Design Docs for Data Projects - An Example

Writing design documents is an established best practice in software engineering. I believe that data and ML projects should make use of design docs as well. Here’s a brief background on design docs and an example for my side project IML Playground.

Background

The idea behind writing design docs is simple: Think before you code. Others have written eloquently about why you should write them. Here are three main benefits from my perspective:

Writing a design doc

creates a common understanding of the problem to be solved and the project’s goals
forces the team to think about alternative solutions
helps making trade-offs explicit and identifying risks early

By design doc, I mean a combination of a functional and a technical specification. In other words: What’s the problem you’re solving and why are you solving it? And how are you planning to solve it, both from the user’s and a technical perspective.

Especially over the past 12 months, working with growing teams, I have come to appreciate the value of design docs for data and ML projects. So much so, that I can quickly feel the difference between the projects, products, or features that started with a good design doc vs. the ones that didn’t. I know, sounds cheesy, but it’s true.
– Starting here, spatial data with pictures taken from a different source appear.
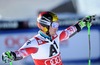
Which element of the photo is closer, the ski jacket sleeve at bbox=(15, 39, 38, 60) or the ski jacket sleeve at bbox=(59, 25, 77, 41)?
the ski jacket sleeve at bbox=(15, 39, 38, 60)

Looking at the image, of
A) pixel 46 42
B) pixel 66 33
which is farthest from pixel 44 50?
pixel 66 33

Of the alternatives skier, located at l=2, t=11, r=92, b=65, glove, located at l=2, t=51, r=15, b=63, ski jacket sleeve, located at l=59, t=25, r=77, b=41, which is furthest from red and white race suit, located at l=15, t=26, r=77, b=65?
glove, located at l=2, t=51, r=15, b=63

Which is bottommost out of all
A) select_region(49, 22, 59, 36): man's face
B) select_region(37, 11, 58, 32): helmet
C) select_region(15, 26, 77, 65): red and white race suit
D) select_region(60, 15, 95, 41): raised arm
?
select_region(15, 26, 77, 65): red and white race suit

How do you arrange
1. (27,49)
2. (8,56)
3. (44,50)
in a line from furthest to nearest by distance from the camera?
(44,50) → (27,49) → (8,56)

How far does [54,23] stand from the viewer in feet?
19.6

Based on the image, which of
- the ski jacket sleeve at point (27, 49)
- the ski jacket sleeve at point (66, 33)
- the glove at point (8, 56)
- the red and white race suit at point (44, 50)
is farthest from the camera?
the ski jacket sleeve at point (66, 33)

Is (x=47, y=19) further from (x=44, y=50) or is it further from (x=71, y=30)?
(x=71, y=30)

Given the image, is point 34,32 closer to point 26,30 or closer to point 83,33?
point 26,30

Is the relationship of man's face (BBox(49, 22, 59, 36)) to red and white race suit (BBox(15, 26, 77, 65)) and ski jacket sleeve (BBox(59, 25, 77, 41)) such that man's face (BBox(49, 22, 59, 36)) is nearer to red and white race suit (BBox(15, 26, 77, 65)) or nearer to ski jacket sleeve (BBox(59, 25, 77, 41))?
red and white race suit (BBox(15, 26, 77, 65))

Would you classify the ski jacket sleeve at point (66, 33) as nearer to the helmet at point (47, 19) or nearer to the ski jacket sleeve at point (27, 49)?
the helmet at point (47, 19)

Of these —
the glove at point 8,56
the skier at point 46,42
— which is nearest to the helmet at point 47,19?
the skier at point 46,42

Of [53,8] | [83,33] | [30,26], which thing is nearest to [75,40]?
[83,33]

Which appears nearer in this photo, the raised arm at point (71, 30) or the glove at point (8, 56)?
the glove at point (8, 56)

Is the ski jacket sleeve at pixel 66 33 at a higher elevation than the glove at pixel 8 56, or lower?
higher
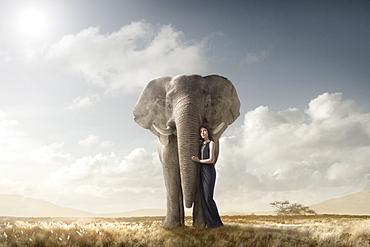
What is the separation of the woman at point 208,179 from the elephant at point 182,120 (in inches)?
8.2

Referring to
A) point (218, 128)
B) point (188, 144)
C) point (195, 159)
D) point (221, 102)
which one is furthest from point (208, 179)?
point (221, 102)

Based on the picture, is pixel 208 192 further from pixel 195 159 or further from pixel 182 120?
pixel 182 120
So I decided to make use of design docs for my side projects as well! The remainder of this post is an exemplary design doc for my side project IML Playground with (comments in brackets). IML Playground is not a typical “data and ML project”, but I hope it’ll inspire others to integrate some more design doc goodness into their work.

Example - A Design Doc for my side project “IML Playground”

(In the beginning, I summarize a few pieces of key information so that the reader quickly knows if they are looking at the right document.)

Application	Description	Author
IML Playground	A tool to explore and play with interpretable ML methods.	Steffen Bunzel

Created on: March 28th, 2021, Last updated: April 14th, 2021

Context

(This section is usually not such a long-winded and personal account. Feel free to skip it if you’re not interested in the backstory. But I always give context when writing design docs - e.g., on why the problem is worth solving, where it originated from, or previous efforts made to solve it - before diving into the technical details.)

This document describes the proposed design for a service that makes interpretable machine learning (IML) methods (also referred to as Explainable AI or XAI) accessible. This is a side project and originates from my personal interest in IML. The inspiration for the name IML Playground comes from the TensorFlow Playground.

My interest in IML was sparked in 2018 and Christoph Molnar’s book showed me that there is a wide array of IML methods. Reading through all of these methods made me question how to choose between them and how to decide whether to trust their output.

To answer these questions, I started working on an app to help explore and compare the output of different IML methods on real-world data sets. My initial goal was to enable myself to play with popular IML methods on publicly available data sets that resembled those I encountered in my daily work. As it turned out, the scope quickly grew: I added an option to upload custom data sets and pretrained models. I added model performance evaluation and automatic analysis of feature correlations. I refactored my code to potentially support using (parts of) it as a library.

In the meantime, new IML methods and tools popped up left and right and several tools were published that were similar to what I was working on: Libraries wrapping common interpretability methods combined with ready-to-go interactive dashboards visualizing their outputs: interpret, explainerdashboard, explainX, and shapash are the examples I am aware of and there are probably more.

I am a big fan of these efforts and think they are a great contribution to making IML more accessible and widespread. However, this is not the direction I wanted to take. Instead, I wanted to narrow the scope and focus. This is a side project and I do it for fun. As such, I want it to be a place for me to experiment, learn, and share things I find interesting.

Functional Specification

(This section describes how the final product looks and feels for its users. It’s the foundation for everything that follows since there’s no product without users, regardless of how cool the technical implementation is.)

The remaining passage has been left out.